Provided text section start

ParquetSet

Purpose and creation

An instance of ParquetSet class gathers a collection of datasets. ParquetSet instantiation requires the definition of a collection path and a dataset indexing logic.

  • A collection path is directory path (existing or not) where will be (are) gathered directories for each dataset.

  • An indexing logic is formalized by use of a @toplevel-decorated class as presented in Collection indexing.

from os import path as os_path
from oups import ParquetSet, toplevel

# Define an indexing logic to generate each individual dataset folder name.
@toplevel
class DatasetIndex:
    country: str
    city: str

# Define a collection path.
store_path = os_path.expanduser('~/Documents/data/weather_knowledge_base')

# Initialize a parquet dataset collection.
ps = ParquetSet(store_path, DatasetIndex)

Usage notes

Dataframe format

  • oups accepts pandas or vaex dataframes.

  • Row index is dropped when recording. If the index of your dataframe is meaningful, make sure to reset it as a column. This only applies to pandas dataframes, as vaex ones have no row index.

pandas_df = pandas_df.reset_index()
  • Column multi-index can be recorded. Here again vaex has no support for column multi-index. But if your vaex dataframe comes from a pandas one initially with column multi-index, you can expand it again at recording.

# With 'vaex_df' created from a pandas dataframe with column multi-index.
ps[idx] = {'cmidx_expand'=True}, vaex_df

Writing

  • When recording data to disk, ParquetSet instance accepts a tuple which first item is then a dict defining recording setting. Parameters accepted are those of oups.writer.write function and complementary to dirpath and data (see API reference for a review).

ps[idx] = {'row_group_size'=5_000_000, 'compression'='BROTLI'}, df
  • New datasets can be added to the same collection, as long as the index used is an instance from the same @toplevel-decorated class as the one used at ParquetSet instantiation.

Reading

  • A ParquetSet instance returns a ParquetHandle which gives access to data either through ‘handles’ (vaex dataframe or fastparquet parquet file) or directly as a pandas dataframe.

    • fastparquet parquet file ps[idx].pf,

    • or pandas dataframe ps[idx].pdf,

    • or vaex dataframe ps[idx].vdf.

Updating

If using an index already present in a ParquetSet instance, existing data is updated with new one. Different keywords control data updating logic. These keywords can also be reviewed in API reference, looking at oups.writer.write function signature.

  • ordered_on, default None

This keyword specifies the name of a column according which dataset is ordered (ascending order).

  • When specified, position of the new data with respect to existing data is checked. It allows data insertion.

Provided text section end

**Using the information**:
**a)** Answer these from the ParquetSet page:
(i) Which kinds of dataframes does oups accept?
(ii) What happens to the row index of a dataframe when it is recorded?
(iii) What does ps[idx].vdf return?
**b)** Go on with the ParquetSet page, starting right after its last sentence.
The lines that follow are not needed for anything here.

Data section section start

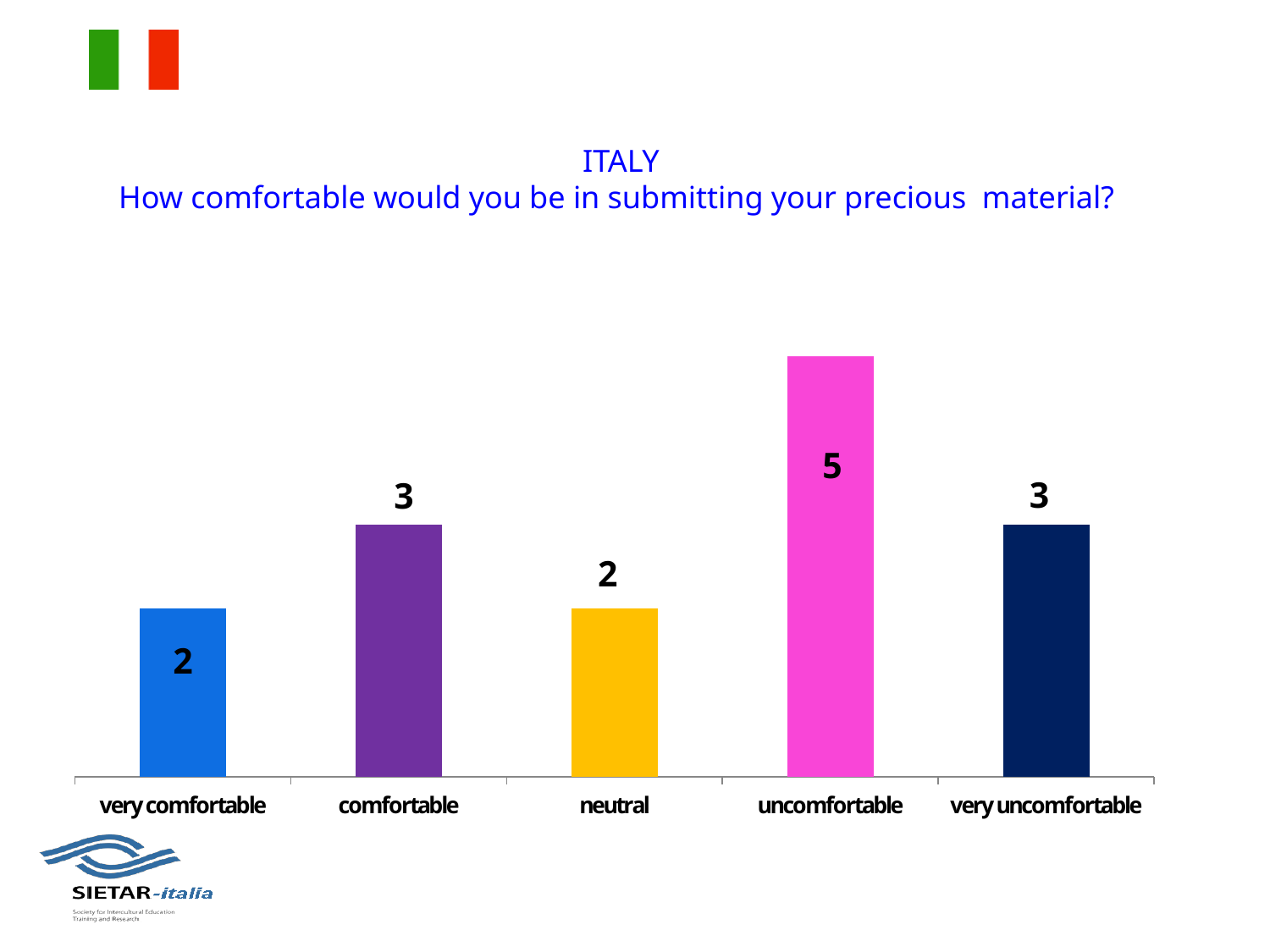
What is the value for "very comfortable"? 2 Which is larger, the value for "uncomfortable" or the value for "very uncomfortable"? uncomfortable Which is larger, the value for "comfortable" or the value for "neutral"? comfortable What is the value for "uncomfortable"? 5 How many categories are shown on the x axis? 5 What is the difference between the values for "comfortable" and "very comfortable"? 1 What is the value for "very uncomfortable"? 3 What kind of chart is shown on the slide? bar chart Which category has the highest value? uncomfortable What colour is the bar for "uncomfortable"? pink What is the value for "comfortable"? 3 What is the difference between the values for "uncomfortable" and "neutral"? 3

Data section section end

**Exercise responses**:
**a)**
(i) pandas or vaex dataframes
(ii) It is dropped.
(iii) A vaex dataframe

**b)**
  • It also enforces sharp row group boundaries, meaning that a row group will necessarily starts with a new value in column specified by ordered_on at the expense of ensuring a constant row group size. When used, no newly written row group start in the middle of duplicates values. The main motivation for this feature relates to the need to include ordered_on column to identify duplicates, as discussed in next section.

  • duplicates_on, default None

This keyword specifies the names of columns to identify duplicates. If it is an empty list [], all columns are used.

Motivation for dropping duplicates is that new values (from new data) can replace old values (in existing data). Typical use case is that of updating OHLC financial datasets, for which the High, Low and Close values of the last candle (in-progress) can change until the candle is completed. When appending newer data, values of this last candle need then to be updated.

The implementation of this logic has been managed as an iterative process on row groups to be written, one row group per one row group (and not over the full dataset). This makes it a low memory footprint operation. This has also 2 important implications. Make sure to understand them and check if it applies correctly to your own use case. If not, a solution for you is to prepare the data the way you intend it to be before recording it anew.

  • Duplicates in existing data that is not rewritten are not dropped.

  • Conversely, duplicates in existing data that is rewritten are dropped.

  • Values in ordered_on column also contribute to identifying duplicates. If not already present, ordered_on column is thus forced into the list of columns defined by duplicates_on.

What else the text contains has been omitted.